Derrick would settle on my shoulder and say, Of course not; you never could do your own sewing.
That almost brings a smile to my face. I wrap my arms around his coat and inhale the scent of him again. “I’m tired,” I whisper. “I’m so tired of fighting.”
Derrick would know just what to say. So what are you going to do about it? Sit here on your arse in my pretty clothes? Feel sorry for yourself until those powers finally kill you?
I hear footsteps just outside the cottage and when I look up, Aithinne is standing in the doorway with her hands on her hips. “What do you think?” she asks me. “Shall we go for one last battle?”
I stare down at Derrick’s note, and I imagine him speaking again. Get up. Grab your sword. Find the Book. Kill that evil arsehole. Stop moping and take your life back, you silly thing.
Because I have some advantages that the Morrigan doesn’t have: I have Sorcha. I can use the Book and the Morrigan can’t, not until she gets a new body. And she still needs me to create one for her. I just need to find that damn Book.
The girl.
The one from Sorcha’s memories. She was at the ball. She was in the forest. I glimpsed her in the cave just after the portal formed.
She was in the mirrored room. And she opened that portal for Derrick to come through. She helped me.
“I know that look,” Aithinne says with a smile. “That’s the look of someone who has a plan.” She frowns. “Dear me, it’s not a stupid plan, is it?”
I don’t reply. I get to my feet and shove past her. I need to find Sorcha right this bloody second. Where is she?
When I see the baobhan sìth by the fire, I stride right up to her. “You knew that girl.”

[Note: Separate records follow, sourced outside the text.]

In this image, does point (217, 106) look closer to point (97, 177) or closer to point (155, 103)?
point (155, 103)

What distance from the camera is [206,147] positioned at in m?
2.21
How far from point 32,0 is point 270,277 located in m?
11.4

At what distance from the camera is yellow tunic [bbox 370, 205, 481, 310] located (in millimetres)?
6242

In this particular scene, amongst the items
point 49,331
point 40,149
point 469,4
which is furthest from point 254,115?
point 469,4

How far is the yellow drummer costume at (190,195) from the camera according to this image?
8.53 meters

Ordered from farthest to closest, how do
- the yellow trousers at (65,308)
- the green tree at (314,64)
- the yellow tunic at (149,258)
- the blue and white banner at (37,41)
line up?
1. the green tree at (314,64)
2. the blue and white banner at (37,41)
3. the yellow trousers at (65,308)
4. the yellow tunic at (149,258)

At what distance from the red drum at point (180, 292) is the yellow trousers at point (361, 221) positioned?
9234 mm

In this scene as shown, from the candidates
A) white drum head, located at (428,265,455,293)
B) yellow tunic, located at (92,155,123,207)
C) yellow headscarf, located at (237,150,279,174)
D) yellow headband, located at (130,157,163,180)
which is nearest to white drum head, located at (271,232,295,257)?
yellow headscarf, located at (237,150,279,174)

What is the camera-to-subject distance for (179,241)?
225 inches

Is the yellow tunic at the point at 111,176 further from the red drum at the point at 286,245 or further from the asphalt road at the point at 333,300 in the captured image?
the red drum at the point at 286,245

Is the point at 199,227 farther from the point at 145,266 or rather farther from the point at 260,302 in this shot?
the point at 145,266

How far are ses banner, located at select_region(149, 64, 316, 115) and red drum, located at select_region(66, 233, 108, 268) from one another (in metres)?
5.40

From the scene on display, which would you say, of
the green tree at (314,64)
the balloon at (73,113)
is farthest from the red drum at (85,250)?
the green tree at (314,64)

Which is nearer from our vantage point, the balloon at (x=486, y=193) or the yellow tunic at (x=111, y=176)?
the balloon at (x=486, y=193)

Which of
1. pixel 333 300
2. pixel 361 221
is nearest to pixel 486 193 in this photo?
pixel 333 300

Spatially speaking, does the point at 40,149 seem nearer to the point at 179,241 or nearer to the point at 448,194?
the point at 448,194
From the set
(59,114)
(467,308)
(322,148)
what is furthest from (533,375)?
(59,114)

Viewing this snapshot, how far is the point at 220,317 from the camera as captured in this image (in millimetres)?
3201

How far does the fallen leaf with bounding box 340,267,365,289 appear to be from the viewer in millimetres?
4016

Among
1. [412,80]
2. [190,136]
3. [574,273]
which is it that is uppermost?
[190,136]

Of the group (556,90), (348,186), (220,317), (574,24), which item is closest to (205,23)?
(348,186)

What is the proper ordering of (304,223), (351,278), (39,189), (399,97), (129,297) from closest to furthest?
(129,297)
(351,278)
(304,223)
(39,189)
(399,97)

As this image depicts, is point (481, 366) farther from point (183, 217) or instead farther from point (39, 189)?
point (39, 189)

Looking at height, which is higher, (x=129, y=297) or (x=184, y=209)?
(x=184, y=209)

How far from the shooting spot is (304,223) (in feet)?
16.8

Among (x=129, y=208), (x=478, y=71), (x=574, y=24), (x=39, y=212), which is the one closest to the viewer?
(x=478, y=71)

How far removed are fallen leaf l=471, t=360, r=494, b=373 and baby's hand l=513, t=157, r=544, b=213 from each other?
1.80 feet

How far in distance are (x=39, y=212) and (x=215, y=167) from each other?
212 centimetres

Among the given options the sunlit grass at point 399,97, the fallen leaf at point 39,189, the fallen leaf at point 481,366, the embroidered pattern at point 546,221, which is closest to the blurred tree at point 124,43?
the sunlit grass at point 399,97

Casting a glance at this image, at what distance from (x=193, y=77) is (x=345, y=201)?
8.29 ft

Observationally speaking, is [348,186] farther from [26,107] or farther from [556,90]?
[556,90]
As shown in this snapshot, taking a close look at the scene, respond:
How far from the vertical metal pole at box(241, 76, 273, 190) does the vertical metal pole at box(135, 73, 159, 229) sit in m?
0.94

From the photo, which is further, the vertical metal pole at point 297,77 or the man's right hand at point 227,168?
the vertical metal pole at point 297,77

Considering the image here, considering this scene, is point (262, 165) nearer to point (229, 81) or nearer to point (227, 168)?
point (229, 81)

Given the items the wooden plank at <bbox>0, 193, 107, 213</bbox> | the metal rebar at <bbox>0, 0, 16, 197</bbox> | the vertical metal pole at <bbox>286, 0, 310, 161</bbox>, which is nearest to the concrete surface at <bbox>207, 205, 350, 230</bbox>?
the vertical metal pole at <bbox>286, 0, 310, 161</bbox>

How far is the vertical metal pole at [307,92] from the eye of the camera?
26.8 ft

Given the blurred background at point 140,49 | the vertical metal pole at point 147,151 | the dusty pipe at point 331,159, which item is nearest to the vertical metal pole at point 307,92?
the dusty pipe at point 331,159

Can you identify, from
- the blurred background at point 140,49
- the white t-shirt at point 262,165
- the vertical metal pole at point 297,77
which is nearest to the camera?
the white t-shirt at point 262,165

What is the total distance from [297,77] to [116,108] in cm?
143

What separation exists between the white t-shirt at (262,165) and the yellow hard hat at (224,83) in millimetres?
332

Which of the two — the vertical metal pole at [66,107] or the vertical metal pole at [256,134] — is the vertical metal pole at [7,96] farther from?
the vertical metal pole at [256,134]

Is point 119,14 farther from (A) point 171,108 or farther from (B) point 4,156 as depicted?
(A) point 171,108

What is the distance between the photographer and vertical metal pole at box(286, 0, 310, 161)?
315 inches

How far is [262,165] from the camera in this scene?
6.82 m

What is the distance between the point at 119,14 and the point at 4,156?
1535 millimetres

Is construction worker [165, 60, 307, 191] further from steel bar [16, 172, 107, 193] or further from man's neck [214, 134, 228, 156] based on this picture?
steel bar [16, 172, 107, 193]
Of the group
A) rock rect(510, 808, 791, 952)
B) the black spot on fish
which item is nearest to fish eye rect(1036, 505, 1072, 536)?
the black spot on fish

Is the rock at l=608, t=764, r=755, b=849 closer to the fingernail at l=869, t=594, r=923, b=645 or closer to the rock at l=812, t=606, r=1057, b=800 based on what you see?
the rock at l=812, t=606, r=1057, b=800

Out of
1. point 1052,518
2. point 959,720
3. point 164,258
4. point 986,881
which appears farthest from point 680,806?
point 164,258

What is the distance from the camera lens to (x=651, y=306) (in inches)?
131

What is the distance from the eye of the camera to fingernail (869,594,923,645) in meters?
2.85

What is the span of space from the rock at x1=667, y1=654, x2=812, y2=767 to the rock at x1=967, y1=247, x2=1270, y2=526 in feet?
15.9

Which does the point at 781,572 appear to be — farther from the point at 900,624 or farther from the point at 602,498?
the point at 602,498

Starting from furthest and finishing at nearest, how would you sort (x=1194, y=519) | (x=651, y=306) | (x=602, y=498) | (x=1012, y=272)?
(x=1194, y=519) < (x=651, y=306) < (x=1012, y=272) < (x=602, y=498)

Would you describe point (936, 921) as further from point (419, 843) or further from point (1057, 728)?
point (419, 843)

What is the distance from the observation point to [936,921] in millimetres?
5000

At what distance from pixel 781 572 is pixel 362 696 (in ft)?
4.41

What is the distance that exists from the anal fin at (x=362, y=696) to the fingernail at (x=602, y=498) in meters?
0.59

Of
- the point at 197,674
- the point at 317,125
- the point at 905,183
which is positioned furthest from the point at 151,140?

Sorcha looks at me like I’m insane. “Excuse me?”
“The girl. The one with the tattoos that we saw in Edinburgh. I saw her in your mind before that. Who is she?”
For once, she seems speechless. She looks to Aithinne as if for help, but the other faery just stands next to me with her arms crossed. “I rather doubt that, since I don’t remember her before we chased her. You’re imagining things. Common in humans, I suspect.”